Nos travaux ont permis de dresser un certain nombre de constats et de formuler un certain nombre de préconisations.

Tout d'abord, il convient de souligner que l'ampleur prise, depuis 2014, par un phénomène qui restait jusque-là circonscrit à un nombre réduit de territoires a conduit les pouvoirs publics à développer des réponses spécifiques, parmi lesquelles il convient de citer le dispositif de répartition géographique créé, dans un premier temps, par la circulaire du 31 mai 2013 dite « Taubira », puis inséré dans la loi du 14 mars 2016 relative à la protection de l'enfant.

Ce mécanisme, qui visait à assurer une certaine péréquation entre des départements inégalement concernés par les arrivées de MNA, ne donne pas pleinement satisfaction. Tout d'abord, alors que tous les départements sont aujourd'hui concernés et voient leurs capacités d'accueil saturées, la recherche d'une péréquation apparaît vaine. Ensuite, dans environ 20 % des cas, la cellule chargée d'orienter les décisions des magistrats n'est pas saisie. Enfin et surtout, la clé de répartition ne tient compte que du nombre de mineurs confiés l'année précédente par décision judiciaire et ne comptabilise pas les mineurs en cours d'évaluation pris en charge par les départements.

À titre d'illustration, le département des Alpes-Maritimes, qui est, de par sa position géographique, fortement concerné par les flux migratoires, continue d'accueillir des mineurs réorientés depuis d'autres départements. Une révision du mode de fonctionnement de ce mécanisme semble donc nécessaire.

Il convient ici de rappeler que les mineurs pris en charge à la suite des évacuations de campements sauvages, hébergés dans les centres d'accueil et d'orientation pour mineurs, les CAOMIE, n'entrent pas dans ce dispositif de péréquation. Si ces centres ont pu bénéficier d'une forte médiatisation liée à celle qui a entouré les opérations d'évacuation, ils ne concentrent en fait qu'une faible part du total des MNA. Au demeurant, les CAOMIE, solution d'urgence conçue pour être temporaire, sont en passe d'être tous fermés.

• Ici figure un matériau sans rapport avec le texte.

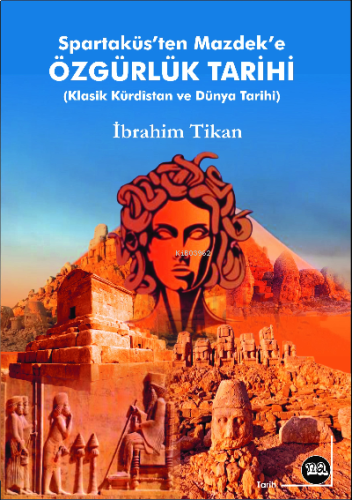 Spartaküs’ten Mazdek’e Özgürlük Tarihi (Klasik Kürdîstan ve Dünya Tari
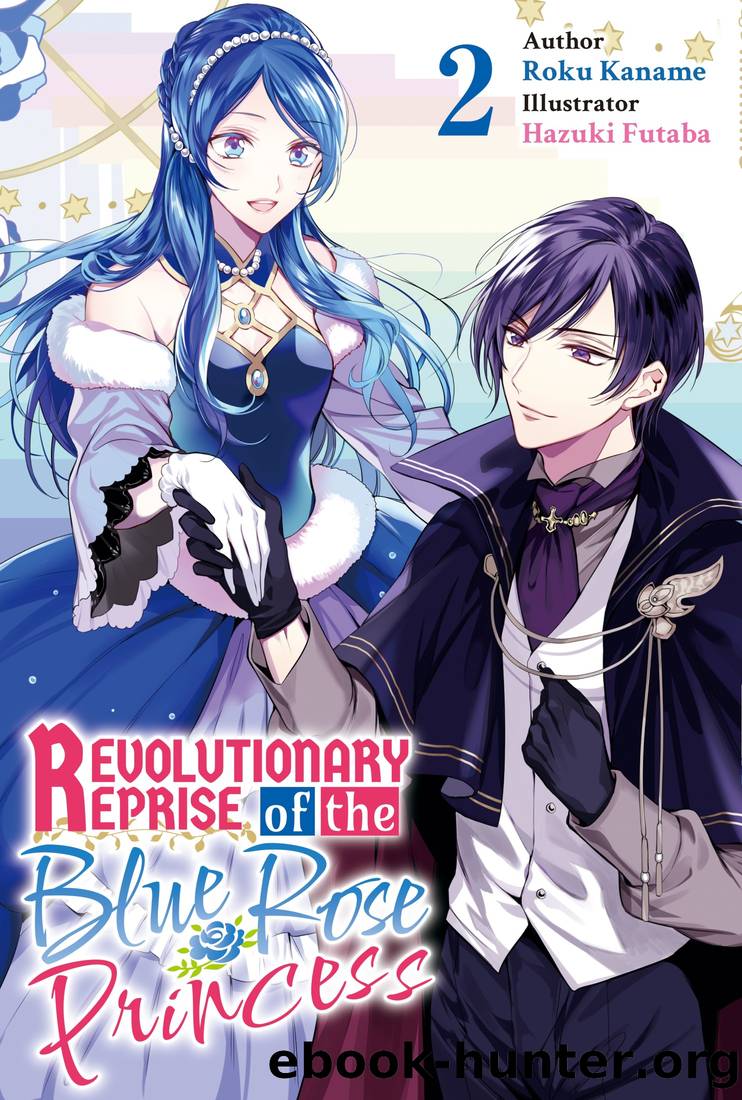 Revolutionary Reprise of the Blue Rose Princess Vol.2 by Roku Kaname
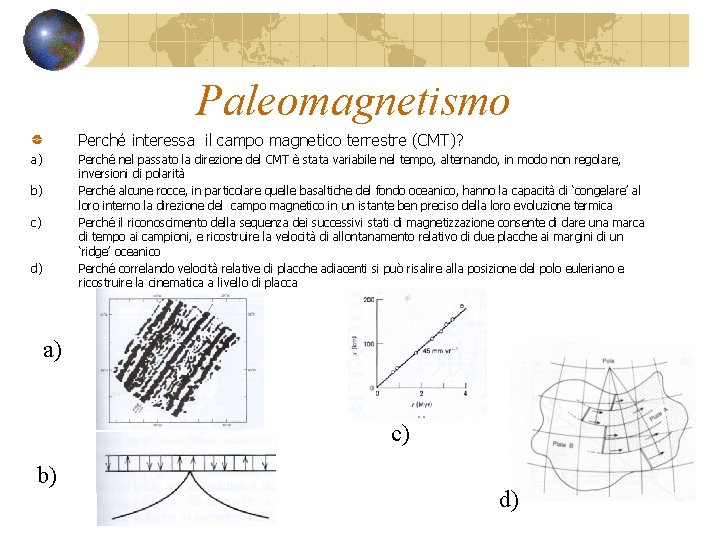 Paleomagnetismo Perché interessa il campo magnetico terrestre (CMT)? a) Perché nel passato la direzione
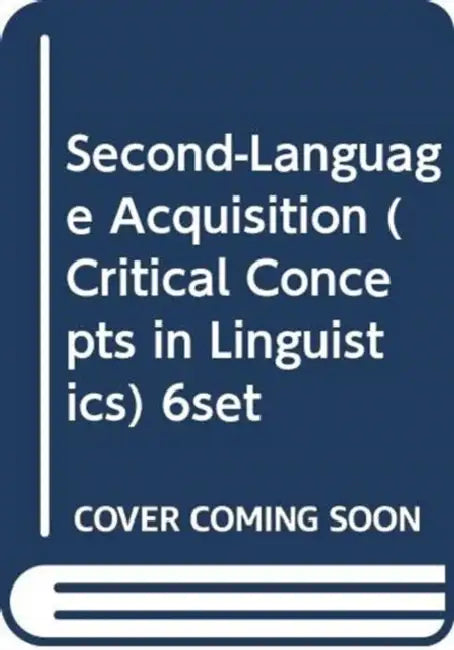Second-Language Acquisition by Lourdes Ortega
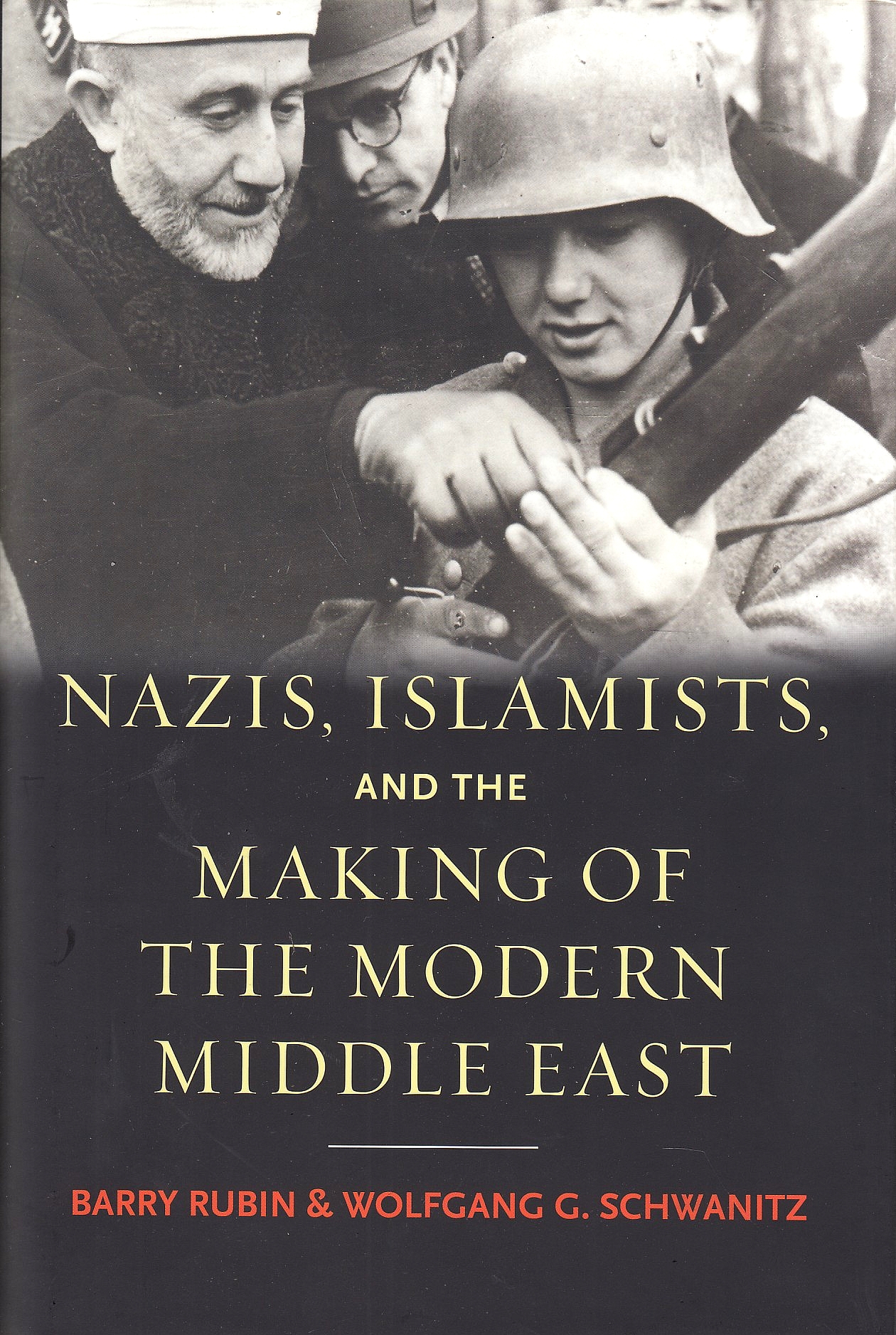 Nazis, Islamists, and the Making of Modern Middle East.
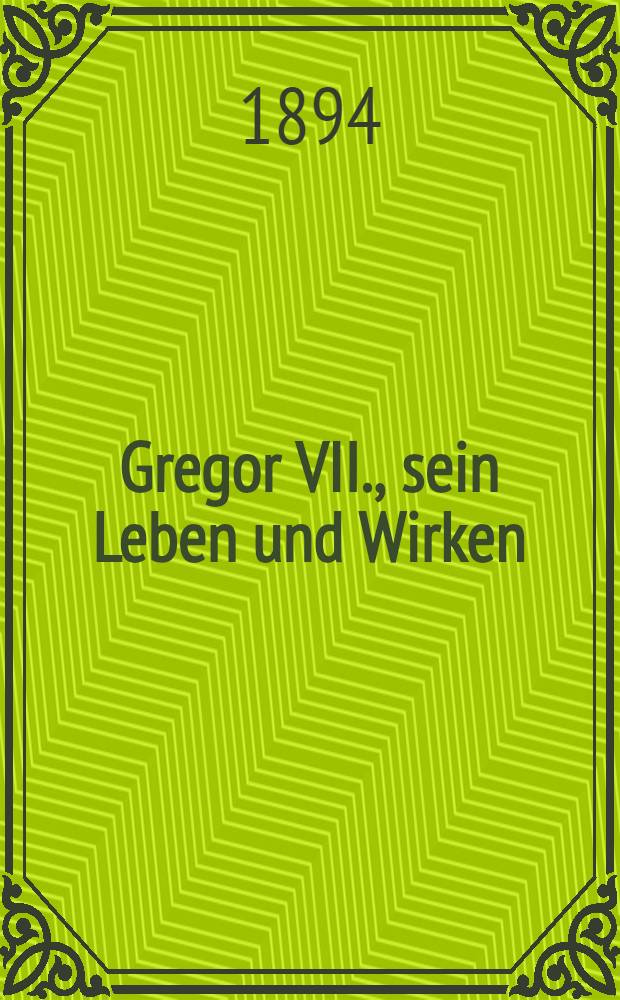 Gregor VII., sein Leben und Wirken : Bd. 1-
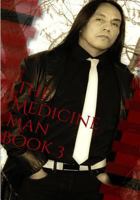 The Medicine Man, Book 3 1532759134 Book Cover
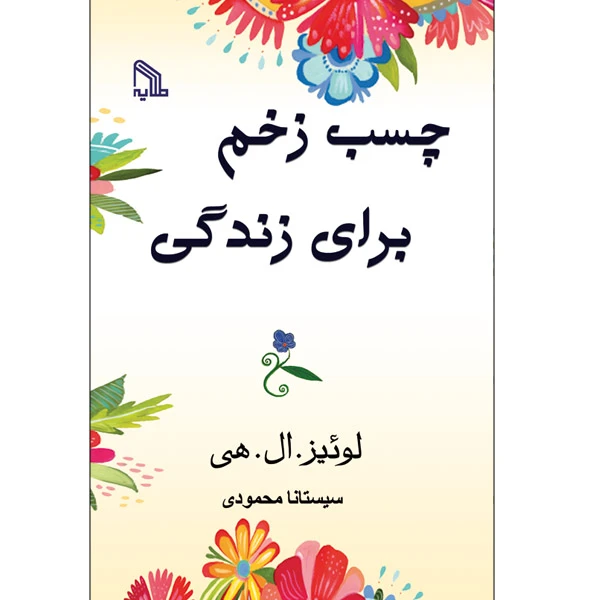 کتاب چسب زخم برای زندگی اثر لوئیز. ال. هی انتشارات طلایه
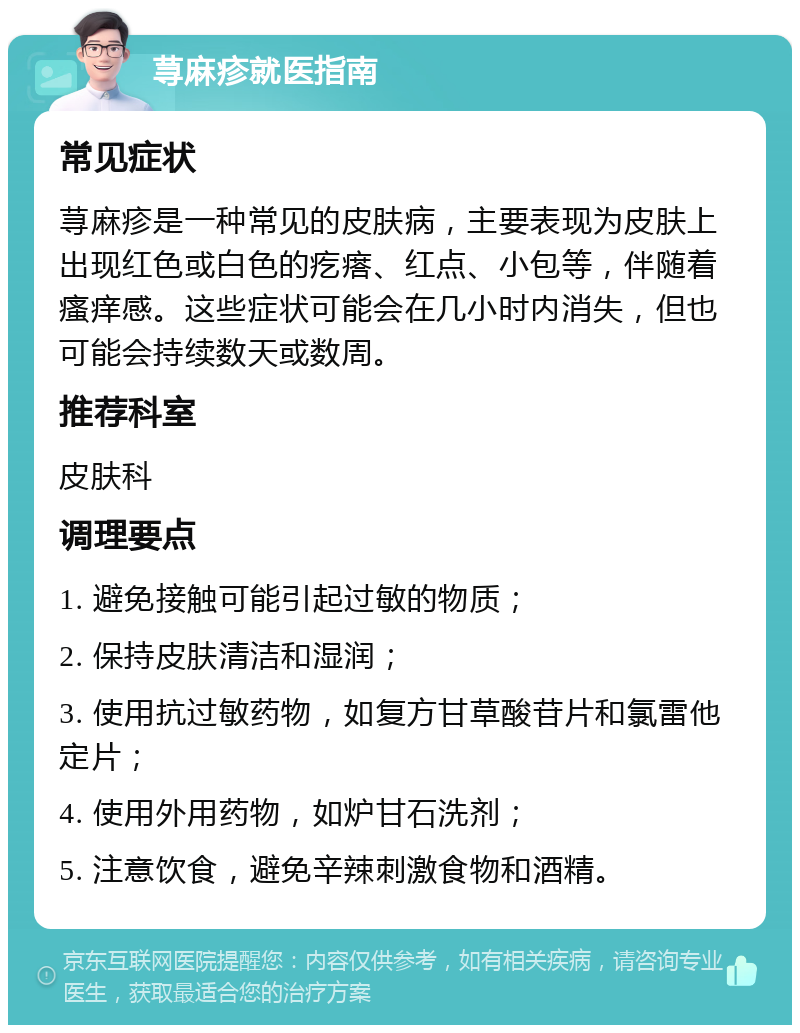 荨麻疹就医指南 常见症状 荨麻疹是一种常见的皮肤病，主要表现为皮肤上出现红色或白色的疙瘩、红点、小包等，伴随着瘙痒感。这些症状可能会在几小时内消失，但也可能会持续数天或数周。 推荐科室 皮肤科 调理要点 1. 避免接触可能引起过敏的物质； 2. 保持皮肤清洁和湿润； 3. 使用抗过敏药物，如复方甘草酸苷片和氯雷他定片； 4. 使用外用药物，如炉甘石洗剂； 5. 注意饮食，避免辛辣刺激食物和酒精。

Des textes ont également été récemment publiés pour tenter de mieux organiser la période de mise à l'abri et d'évaluation des personnes se présentant comme des MNA, notamment un décret du 24 juin 2016 et un arrêté du 17 novembre 2016 fixant un référentiel national. De l'avis des acteurs associatifs et institutionnels que nous avons rencontrés, ces textes posent un cadre qui pourrait être satisfaisant s'il était respecté à la lettre, ce qui s'avère difficile en raison de l'embolie des dispositifs.

En principe, le conseil départemental a l'obligation d'organiser la mise à l'abri de toute personne se disant mineure et isolée qui se présente ou est présentée à ses services, afin de procéder à une évaluation de sa situation.